Performance evaluation consistently uses metrics such as median and tail latency, MOPS (million operations per second), WA (write amplification), and DRAM footprint. DPA-Store is constrained primarily by DPA memory and PCIe DMA latency; with architectural refinements (e.g., lower DPA memory latency, block-DMA), GET rates could surpass 60 MOPS. LearnedKV’s main bottlenecks are conversion/compaction throughput and the efficiency of bulk data movement across the Bloom-filtered LSM and learned index tiers. HashKV’s gains are maximized for workloads with high update skew, significant value size, and tail-heavy “hot” value access distributions.

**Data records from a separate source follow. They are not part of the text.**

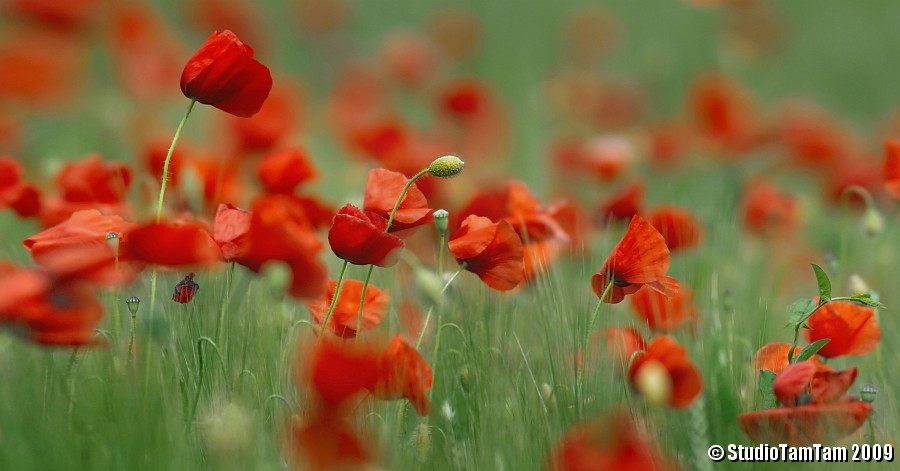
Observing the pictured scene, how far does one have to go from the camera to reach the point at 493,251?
1.02 metres

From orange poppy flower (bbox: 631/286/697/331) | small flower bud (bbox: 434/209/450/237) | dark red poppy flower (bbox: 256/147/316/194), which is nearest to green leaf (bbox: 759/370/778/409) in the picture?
orange poppy flower (bbox: 631/286/697/331)

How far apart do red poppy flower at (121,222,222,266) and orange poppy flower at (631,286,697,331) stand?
0.51 m

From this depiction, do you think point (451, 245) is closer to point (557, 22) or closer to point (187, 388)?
point (187, 388)

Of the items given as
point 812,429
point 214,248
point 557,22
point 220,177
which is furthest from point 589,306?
point 557,22

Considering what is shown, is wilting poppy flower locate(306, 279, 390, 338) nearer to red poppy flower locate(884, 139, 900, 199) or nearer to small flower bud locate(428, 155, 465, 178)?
small flower bud locate(428, 155, 465, 178)

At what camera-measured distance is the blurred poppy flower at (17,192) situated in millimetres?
1238

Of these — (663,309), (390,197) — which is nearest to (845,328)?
(663,309)

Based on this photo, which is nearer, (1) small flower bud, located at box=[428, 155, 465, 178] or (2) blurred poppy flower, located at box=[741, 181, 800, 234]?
(1) small flower bud, located at box=[428, 155, 465, 178]

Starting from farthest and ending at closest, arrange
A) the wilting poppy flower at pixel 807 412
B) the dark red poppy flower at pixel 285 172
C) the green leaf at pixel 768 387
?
the dark red poppy flower at pixel 285 172 < the green leaf at pixel 768 387 < the wilting poppy flower at pixel 807 412

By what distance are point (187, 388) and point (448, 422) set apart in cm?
24

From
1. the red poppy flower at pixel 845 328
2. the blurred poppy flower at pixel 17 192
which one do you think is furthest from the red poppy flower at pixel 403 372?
the blurred poppy flower at pixel 17 192

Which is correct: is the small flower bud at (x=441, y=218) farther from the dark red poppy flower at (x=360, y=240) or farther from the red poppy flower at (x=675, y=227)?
the red poppy flower at (x=675, y=227)

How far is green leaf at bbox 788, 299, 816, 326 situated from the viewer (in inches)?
39.5

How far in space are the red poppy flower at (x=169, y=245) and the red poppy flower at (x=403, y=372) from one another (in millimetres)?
171
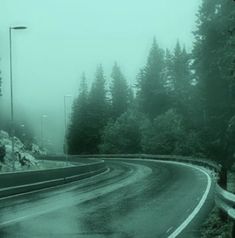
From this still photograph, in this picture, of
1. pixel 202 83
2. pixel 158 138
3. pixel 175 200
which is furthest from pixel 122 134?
pixel 175 200

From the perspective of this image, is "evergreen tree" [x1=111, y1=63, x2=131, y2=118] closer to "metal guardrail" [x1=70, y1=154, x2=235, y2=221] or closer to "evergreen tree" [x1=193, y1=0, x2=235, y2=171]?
"metal guardrail" [x1=70, y1=154, x2=235, y2=221]

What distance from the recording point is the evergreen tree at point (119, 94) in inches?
4916

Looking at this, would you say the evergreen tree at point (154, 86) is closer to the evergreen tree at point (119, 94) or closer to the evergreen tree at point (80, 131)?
the evergreen tree at point (119, 94)

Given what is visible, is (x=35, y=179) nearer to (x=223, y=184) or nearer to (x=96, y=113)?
(x=223, y=184)

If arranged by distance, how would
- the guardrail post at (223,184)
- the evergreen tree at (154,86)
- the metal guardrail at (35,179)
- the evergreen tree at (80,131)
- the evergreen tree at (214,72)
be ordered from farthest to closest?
1. the evergreen tree at (80,131)
2. the evergreen tree at (154,86)
3. the evergreen tree at (214,72)
4. the metal guardrail at (35,179)
5. the guardrail post at (223,184)

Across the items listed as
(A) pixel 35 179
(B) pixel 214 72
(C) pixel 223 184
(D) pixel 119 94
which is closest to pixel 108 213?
(C) pixel 223 184

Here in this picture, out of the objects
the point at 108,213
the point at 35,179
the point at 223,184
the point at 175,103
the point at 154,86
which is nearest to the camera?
the point at 223,184

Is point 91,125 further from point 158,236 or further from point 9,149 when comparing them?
point 158,236

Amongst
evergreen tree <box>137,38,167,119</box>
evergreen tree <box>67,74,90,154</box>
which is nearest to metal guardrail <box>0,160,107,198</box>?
evergreen tree <box>137,38,167,119</box>

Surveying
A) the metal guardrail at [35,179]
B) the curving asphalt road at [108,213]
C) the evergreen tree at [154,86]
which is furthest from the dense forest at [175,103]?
the metal guardrail at [35,179]

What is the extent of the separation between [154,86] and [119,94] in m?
22.3

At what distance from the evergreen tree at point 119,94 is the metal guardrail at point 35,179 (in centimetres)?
8385

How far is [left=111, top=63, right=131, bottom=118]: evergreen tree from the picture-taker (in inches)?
4916

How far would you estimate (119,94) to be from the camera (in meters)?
125
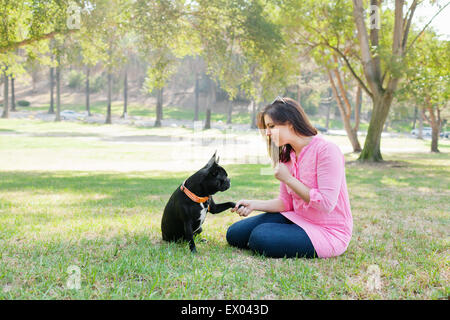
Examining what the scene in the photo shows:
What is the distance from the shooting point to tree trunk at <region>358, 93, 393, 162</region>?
1620 centimetres

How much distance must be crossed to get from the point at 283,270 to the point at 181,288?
3.20ft

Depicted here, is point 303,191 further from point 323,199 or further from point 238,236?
point 238,236

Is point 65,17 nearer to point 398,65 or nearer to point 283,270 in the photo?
point 283,270

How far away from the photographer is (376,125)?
1675 centimetres

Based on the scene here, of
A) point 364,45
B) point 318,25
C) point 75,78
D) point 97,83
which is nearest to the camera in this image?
point 364,45

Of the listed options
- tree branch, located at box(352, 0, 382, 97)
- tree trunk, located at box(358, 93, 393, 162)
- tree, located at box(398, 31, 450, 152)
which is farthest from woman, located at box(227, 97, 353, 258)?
tree trunk, located at box(358, 93, 393, 162)

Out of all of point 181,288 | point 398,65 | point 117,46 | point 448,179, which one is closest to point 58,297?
point 181,288

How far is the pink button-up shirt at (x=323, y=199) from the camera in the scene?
345 centimetres

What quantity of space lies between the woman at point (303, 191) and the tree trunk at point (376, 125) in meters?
14.0

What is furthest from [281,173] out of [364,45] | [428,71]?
[428,71]

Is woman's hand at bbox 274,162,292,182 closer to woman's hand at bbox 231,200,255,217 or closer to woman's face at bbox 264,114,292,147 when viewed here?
woman's face at bbox 264,114,292,147

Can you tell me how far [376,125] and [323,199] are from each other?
14744 millimetres

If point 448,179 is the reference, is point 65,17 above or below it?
above

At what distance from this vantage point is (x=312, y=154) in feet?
11.9
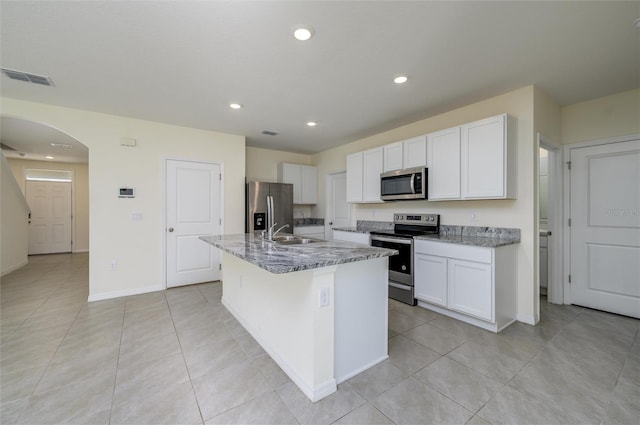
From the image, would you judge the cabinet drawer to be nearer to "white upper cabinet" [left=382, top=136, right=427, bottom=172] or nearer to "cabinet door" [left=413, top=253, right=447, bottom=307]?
"cabinet door" [left=413, top=253, right=447, bottom=307]

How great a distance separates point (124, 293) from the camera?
3.71 m

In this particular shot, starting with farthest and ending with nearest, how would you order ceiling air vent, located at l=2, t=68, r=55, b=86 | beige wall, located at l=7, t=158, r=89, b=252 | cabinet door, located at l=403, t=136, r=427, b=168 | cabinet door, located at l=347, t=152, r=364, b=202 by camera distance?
beige wall, located at l=7, t=158, r=89, b=252 → cabinet door, located at l=347, t=152, r=364, b=202 → cabinet door, located at l=403, t=136, r=427, b=168 → ceiling air vent, located at l=2, t=68, r=55, b=86

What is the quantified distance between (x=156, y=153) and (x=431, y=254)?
13.3 ft

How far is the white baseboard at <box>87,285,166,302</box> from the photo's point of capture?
3.53 metres

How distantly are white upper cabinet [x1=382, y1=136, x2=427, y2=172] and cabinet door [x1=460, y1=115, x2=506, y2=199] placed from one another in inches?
21.2

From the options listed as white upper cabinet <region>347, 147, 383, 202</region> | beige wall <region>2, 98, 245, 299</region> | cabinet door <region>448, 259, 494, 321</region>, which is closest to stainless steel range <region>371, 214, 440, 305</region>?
cabinet door <region>448, 259, 494, 321</region>

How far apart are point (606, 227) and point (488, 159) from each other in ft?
5.57

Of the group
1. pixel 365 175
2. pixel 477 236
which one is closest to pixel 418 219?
pixel 477 236

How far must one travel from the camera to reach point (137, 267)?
3.82 meters

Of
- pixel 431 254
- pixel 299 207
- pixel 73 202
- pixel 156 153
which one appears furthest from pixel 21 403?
pixel 73 202

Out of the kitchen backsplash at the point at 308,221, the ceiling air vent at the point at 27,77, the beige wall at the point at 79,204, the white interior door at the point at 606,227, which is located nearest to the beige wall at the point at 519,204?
the white interior door at the point at 606,227

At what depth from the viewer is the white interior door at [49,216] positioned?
6797 millimetres

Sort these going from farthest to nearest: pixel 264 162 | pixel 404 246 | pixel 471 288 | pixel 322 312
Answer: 1. pixel 264 162
2. pixel 404 246
3. pixel 471 288
4. pixel 322 312

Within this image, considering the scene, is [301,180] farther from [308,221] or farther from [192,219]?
[192,219]
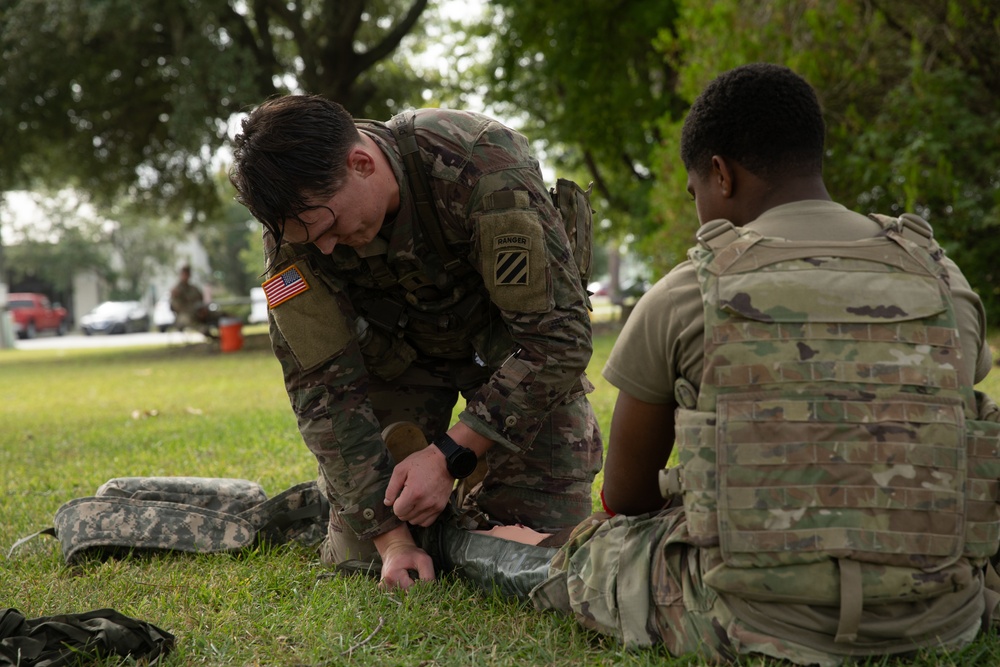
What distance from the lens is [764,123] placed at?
2.13 metres

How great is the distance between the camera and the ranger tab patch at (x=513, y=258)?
9.07 feet

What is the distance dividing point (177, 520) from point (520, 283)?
1.56 m

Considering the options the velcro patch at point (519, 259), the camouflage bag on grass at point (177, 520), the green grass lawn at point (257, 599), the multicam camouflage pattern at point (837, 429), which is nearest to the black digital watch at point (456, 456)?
the green grass lawn at point (257, 599)

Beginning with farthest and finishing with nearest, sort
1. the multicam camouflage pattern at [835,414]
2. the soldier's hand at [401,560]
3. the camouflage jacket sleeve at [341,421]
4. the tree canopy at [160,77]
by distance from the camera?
1. the tree canopy at [160,77]
2. the camouflage jacket sleeve at [341,421]
3. the soldier's hand at [401,560]
4. the multicam camouflage pattern at [835,414]

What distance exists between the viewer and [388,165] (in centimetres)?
290

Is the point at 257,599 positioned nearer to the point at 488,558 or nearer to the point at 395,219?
the point at 488,558

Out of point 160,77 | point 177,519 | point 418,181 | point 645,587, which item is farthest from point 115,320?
point 645,587

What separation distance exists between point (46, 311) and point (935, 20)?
39.0m

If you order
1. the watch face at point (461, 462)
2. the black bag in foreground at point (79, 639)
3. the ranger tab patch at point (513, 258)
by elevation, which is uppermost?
the ranger tab patch at point (513, 258)

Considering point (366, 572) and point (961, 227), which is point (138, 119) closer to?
point (961, 227)

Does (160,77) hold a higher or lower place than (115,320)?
higher

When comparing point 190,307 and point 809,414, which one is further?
point 190,307

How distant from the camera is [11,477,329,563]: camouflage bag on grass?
333 centimetres

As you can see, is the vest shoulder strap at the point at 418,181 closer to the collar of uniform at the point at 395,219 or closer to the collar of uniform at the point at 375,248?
the collar of uniform at the point at 395,219
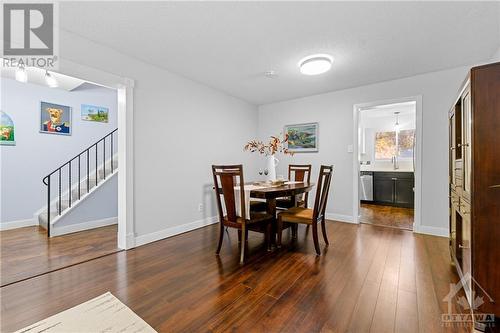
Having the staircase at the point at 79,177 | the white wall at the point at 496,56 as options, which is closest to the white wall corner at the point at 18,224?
the staircase at the point at 79,177

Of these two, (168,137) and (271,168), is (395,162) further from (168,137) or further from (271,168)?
(168,137)

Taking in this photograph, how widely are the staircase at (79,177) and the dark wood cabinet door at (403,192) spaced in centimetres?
636

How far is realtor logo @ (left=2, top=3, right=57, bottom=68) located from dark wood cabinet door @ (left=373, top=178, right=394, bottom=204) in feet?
21.4

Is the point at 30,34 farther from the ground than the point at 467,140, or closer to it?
farther from the ground

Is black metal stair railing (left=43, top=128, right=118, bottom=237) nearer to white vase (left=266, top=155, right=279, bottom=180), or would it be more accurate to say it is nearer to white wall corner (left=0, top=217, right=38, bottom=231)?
white wall corner (left=0, top=217, right=38, bottom=231)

5. Design Trade-Offs, System Integration, and Best Practices

Key design tension points in centralized KV stores include index complexity, update path efficiency, storage cost, and scalability:

  • Separation of Concerns: Partitioning logic—placing only read-heavy and latency-sensitive structures on fast-path (e.g., DPA-resident learned indexes) and relegating complex or infrequent mutative operations to background or host-processing—yields both performance and simplicity (Schimmelpfennig et al., 9 Jan 2026).
  • Model-Driven Indexing: Employing learned indexes or PLA/PLR models applies statistical modeling principles (segmental regressions with strict error bounds) in lieu of traditional B+-trees, compressing metadata and minimizing memory/core pressure, especially in hardware-constrained environments (Wang et al., 2024).
  • Hash-Based Grouping: HashKV’s deterministic value grouping allows per-group GC and eliminates LSM lookups during reclamation, but this may complicate range-scan support or cold-item migration (Li et al., 2018).
  • Tunability: Error bounds for learned models, segment sizes, Bloom filter bits per key, and GC thresholds are all key parameters with workload-dependent optimal settings for throughput, memory, and amplification minimization (Wang et al., 2024, Schimmelpfennig et al., 9 Jan 2026).
  • Integration: HashKV integrates seamlessly with existing LSM-backed stores (LevelDB, RocksDB, HyperLevelDB, PebblesDB) by plugging in the segment-grouped value log and GC logic with minimal code changes, consistently improving throughput for write-heavy applications (Li et al., 2018).
  • Concurrency Control: DPA-Store enables lock-free traversers for fast-path reads and employs RCU/epoch-based reclamation, while patchers and stitchers serially manage updates to avoid races. GC in LearnedKV and HashKV runs in the background without observable latency spikes or correctness anomalies (Schimmelpfennig et al., 9 Jan 2026, Wang et al., 2024).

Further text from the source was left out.